A ladder descends into a vertical shaft that is just big enough to admit one person. Josh goes for it. Again, we had the assurance from miner Gail that the timber in this mine would be good. He based that on his knowledge that the mine had been worked as recently as 1975, and his experience of how well wood holds up over time in mines in this arid land. But as each of us takes hold of the top rung and we begin to lower ourselves into uncertain darkness, there is no doubt in our minds, that this is getting more dangerous by the minute.
The ladder holds and we drop down into a lower tunnel, which quickly confronts us with another ladder. Still no chalcanthite in sight. We start to doubt ourselves because the deputies had only mentioned one ladder. Did we miss something somehow? Did we get off track? Josh forges ahead, determined. But the second ladder drops us onto a makeshift plank scaffolding that traverses a vertical shaft of unknown depth. Without a doubt, things are getting a bit hairy.

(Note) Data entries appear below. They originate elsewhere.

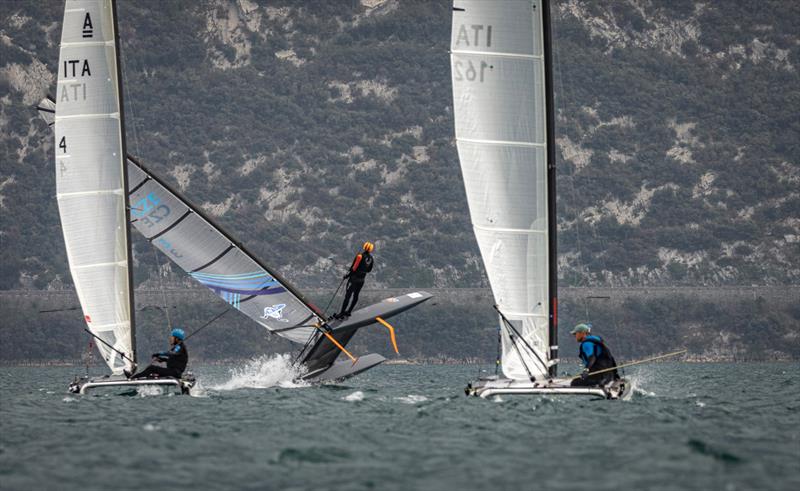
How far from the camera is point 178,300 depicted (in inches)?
4006

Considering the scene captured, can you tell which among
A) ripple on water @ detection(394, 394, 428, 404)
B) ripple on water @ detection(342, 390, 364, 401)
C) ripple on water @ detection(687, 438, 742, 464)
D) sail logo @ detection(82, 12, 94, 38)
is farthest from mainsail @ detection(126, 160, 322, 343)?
ripple on water @ detection(687, 438, 742, 464)

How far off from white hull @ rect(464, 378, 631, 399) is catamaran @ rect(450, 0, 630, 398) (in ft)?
0.62

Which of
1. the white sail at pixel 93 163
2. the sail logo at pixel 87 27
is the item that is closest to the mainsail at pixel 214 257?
the white sail at pixel 93 163

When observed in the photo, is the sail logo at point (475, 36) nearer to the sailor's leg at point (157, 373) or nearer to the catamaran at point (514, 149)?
the catamaran at point (514, 149)

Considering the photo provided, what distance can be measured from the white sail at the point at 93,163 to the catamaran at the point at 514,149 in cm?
832

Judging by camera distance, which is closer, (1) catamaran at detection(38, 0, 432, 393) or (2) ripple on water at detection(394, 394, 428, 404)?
(2) ripple on water at detection(394, 394, 428, 404)

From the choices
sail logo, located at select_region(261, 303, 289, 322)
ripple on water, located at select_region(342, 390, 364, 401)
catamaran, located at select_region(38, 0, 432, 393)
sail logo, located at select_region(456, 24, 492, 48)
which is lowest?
ripple on water, located at select_region(342, 390, 364, 401)

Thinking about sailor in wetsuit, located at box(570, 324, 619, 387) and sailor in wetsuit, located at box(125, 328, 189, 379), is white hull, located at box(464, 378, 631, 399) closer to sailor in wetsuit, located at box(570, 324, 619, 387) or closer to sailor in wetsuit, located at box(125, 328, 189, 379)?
sailor in wetsuit, located at box(570, 324, 619, 387)

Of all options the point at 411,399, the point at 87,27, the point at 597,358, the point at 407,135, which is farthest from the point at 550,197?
the point at 407,135

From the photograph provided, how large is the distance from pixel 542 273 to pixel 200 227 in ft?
33.0

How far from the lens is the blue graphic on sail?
36219 millimetres

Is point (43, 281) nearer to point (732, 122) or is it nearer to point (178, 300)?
point (178, 300)

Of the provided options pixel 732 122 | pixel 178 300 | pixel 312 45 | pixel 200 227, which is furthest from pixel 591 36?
pixel 200 227

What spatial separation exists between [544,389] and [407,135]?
10428 centimetres
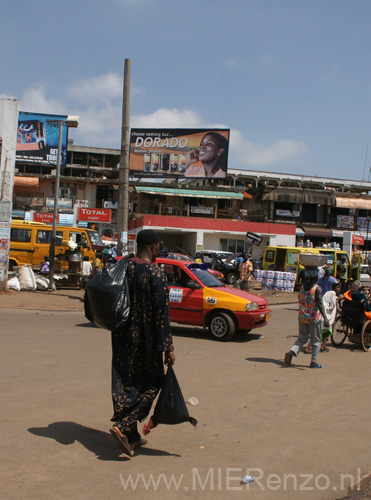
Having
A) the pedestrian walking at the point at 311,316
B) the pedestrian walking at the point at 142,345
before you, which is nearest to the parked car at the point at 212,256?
the pedestrian walking at the point at 311,316

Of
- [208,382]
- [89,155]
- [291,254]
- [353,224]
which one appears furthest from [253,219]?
[208,382]

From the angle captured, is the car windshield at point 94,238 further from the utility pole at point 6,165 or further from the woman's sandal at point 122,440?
the woman's sandal at point 122,440

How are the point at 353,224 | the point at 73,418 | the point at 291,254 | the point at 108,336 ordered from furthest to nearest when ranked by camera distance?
the point at 353,224, the point at 291,254, the point at 108,336, the point at 73,418

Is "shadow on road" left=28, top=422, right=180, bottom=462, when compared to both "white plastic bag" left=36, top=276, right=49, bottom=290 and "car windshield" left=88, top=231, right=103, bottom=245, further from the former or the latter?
"car windshield" left=88, top=231, right=103, bottom=245

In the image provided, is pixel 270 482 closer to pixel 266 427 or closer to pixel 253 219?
pixel 266 427

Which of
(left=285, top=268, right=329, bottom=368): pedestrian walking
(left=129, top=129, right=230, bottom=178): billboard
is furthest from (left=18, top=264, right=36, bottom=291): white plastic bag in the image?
(left=129, top=129, right=230, bottom=178): billboard

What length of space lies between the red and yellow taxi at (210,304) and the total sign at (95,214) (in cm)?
3101

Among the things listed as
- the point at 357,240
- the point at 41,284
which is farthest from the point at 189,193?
the point at 41,284

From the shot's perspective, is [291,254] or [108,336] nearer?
[108,336]

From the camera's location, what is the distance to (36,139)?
4666 cm

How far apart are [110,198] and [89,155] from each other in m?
7.10

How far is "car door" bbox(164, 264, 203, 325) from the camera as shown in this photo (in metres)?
10.9

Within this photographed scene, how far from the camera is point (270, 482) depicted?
12.5 ft
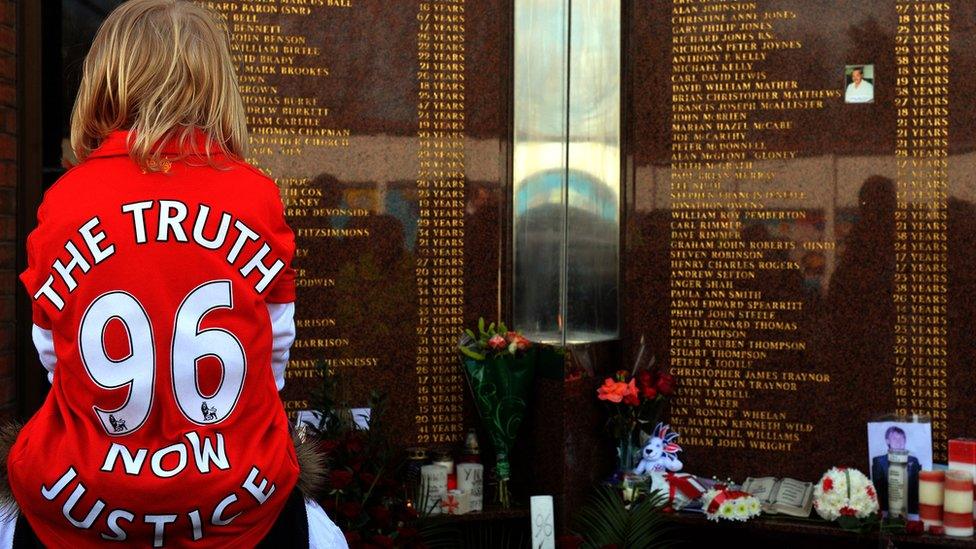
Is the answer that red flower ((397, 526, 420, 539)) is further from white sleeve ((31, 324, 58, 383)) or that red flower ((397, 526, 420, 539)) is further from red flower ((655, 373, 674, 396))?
white sleeve ((31, 324, 58, 383))

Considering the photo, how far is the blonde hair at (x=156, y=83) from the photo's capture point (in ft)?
6.79

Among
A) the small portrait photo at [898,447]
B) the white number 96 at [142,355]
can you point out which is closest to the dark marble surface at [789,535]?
the small portrait photo at [898,447]

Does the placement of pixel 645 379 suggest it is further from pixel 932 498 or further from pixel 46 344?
pixel 46 344

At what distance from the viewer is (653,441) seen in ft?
15.1

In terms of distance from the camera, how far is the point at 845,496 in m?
4.21

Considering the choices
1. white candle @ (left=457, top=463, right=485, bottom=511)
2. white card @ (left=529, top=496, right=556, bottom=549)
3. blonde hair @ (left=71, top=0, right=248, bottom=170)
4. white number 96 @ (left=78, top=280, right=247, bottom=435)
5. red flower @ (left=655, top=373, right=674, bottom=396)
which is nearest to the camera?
white number 96 @ (left=78, top=280, right=247, bottom=435)

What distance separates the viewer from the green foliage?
14.1ft

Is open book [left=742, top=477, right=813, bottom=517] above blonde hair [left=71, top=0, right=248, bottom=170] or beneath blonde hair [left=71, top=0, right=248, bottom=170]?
beneath

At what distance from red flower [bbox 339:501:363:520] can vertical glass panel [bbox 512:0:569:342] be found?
145 centimetres

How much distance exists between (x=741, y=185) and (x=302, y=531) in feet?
9.82

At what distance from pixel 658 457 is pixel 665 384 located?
0.30 meters

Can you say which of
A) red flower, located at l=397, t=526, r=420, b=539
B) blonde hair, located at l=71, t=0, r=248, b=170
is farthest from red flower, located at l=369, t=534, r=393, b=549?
blonde hair, located at l=71, t=0, r=248, b=170

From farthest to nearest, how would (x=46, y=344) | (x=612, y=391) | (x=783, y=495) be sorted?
(x=612, y=391) < (x=783, y=495) < (x=46, y=344)

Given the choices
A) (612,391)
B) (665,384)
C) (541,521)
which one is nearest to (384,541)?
(541,521)
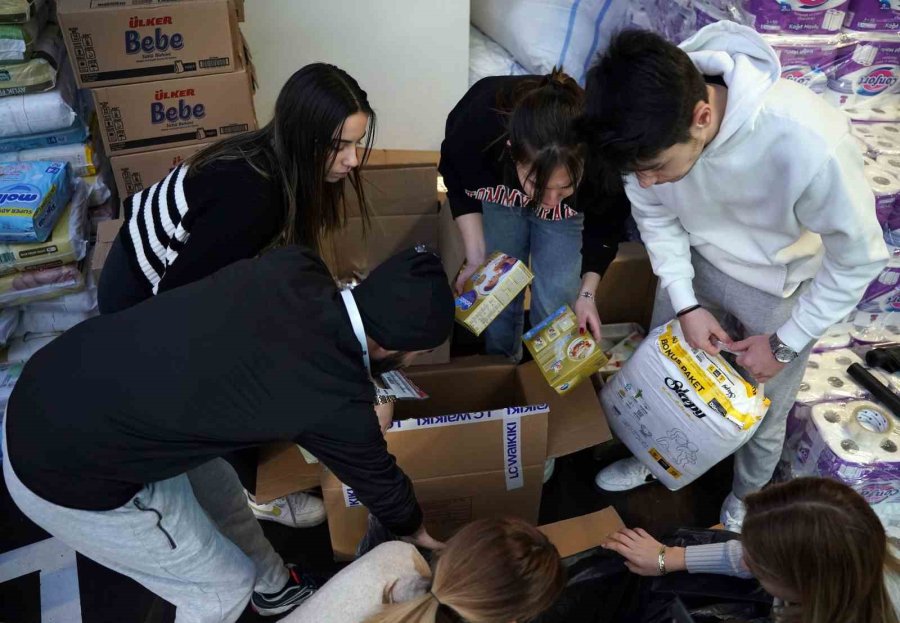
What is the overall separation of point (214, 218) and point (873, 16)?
1.56 m

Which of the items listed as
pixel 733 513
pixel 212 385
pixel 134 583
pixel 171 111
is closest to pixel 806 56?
pixel 733 513

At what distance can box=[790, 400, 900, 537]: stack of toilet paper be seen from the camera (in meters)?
1.60

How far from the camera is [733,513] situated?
1.77 m

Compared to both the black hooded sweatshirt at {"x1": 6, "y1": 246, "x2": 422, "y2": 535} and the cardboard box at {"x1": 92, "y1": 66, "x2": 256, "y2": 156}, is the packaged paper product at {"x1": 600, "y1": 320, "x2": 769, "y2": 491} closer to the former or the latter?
the black hooded sweatshirt at {"x1": 6, "y1": 246, "x2": 422, "y2": 535}

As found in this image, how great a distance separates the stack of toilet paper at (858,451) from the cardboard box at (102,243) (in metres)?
1.85

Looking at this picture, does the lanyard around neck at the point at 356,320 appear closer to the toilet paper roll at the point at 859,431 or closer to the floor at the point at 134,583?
the floor at the point at 134,583

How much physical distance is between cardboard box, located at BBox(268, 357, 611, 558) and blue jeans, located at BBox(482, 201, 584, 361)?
235mm

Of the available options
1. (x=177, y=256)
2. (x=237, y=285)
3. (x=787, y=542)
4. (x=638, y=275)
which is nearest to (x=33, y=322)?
(x=177, y=256)

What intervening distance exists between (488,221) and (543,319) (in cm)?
32

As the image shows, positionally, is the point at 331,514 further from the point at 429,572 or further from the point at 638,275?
the point at 638,275

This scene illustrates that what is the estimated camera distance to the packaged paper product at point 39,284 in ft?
6.11

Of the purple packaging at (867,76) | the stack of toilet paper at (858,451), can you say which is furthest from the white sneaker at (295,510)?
the purple packaging at (867,76)

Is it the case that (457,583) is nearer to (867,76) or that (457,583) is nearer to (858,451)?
(858,451)

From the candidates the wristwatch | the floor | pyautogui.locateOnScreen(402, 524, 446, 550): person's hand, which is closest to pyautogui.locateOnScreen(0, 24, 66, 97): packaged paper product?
the floor
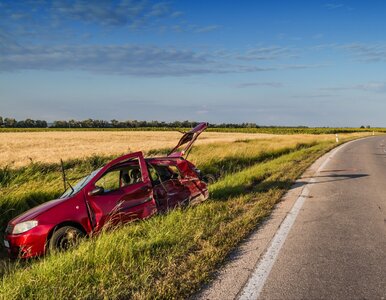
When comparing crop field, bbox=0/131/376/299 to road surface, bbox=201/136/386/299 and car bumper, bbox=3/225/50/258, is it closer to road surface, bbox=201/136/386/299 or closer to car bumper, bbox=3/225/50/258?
car bumper, bbox=3/225/50/258

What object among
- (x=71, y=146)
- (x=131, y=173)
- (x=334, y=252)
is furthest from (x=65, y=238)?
(x=71, y=146)

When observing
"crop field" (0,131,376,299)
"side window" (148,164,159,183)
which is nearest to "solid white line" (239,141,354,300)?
"crop field" (0,131,376,299)

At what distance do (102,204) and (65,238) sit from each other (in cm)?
84

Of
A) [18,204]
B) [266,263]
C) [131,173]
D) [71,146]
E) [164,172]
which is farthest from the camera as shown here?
[71,146]

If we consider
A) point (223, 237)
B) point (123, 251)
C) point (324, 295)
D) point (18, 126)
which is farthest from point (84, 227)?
point (18, 126)

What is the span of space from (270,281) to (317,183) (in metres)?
8.21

Here, Monica descends a third ladder, and navigates a missing rung, while Jade spots. Josh has already continued across more funky planking, and has discovered a fourth ladder. I’m starting to think that we must have missed it. But just then, Josh calls up: “Chalcanthite!”
The Stockwell chalcanthite zone exists as a secondary mineralization after mining, in a very fractured seam of white clay. It’s quite rich with nice, fibrous blue crystals of chalcanthite filling in between the fractures in the clay. But there are some large lumps of fractured clay up at ceiling level that look like they may want to come down. Hopefully, not on anybody’s head. Believe you me, I am looking up at that ceiling frequently, as I gingerly pull a few samples from the crumbling wall. But there is a good amount of chalcanthite, and no rocks fall. Everybody gets some nice samples.
I think we all breathe a sigh of relief as we round the last corner on our exit, and see the heavenly light of day.
Back outside, Josh shows off an awesome, large chunk of clay just chock full of brilliant blue chalcanthite sprays. We work quickly to seal the mineral specimens with a clear coat of varnish. This is because chalcanthite is a pentahydrate. Having five waters in each molecule, it wants to give off water and dessicate very quickly. It must be sealed and protected from direct sunlight, and heat.
Here’s a great piece, with large area of undamaged, bright blue fibers.
Another very nice specimen with good coverage.
A superb, larger than hand-sized specimen with feathery tufts exploding across the surface.
How about this blue? Just to cure any skepticism: no photoshopping of any sort has been done to this photo! If you’ve made it this far, thanks for reading. As always, I wish you good times in the field, good memories, and good luck in your collecting!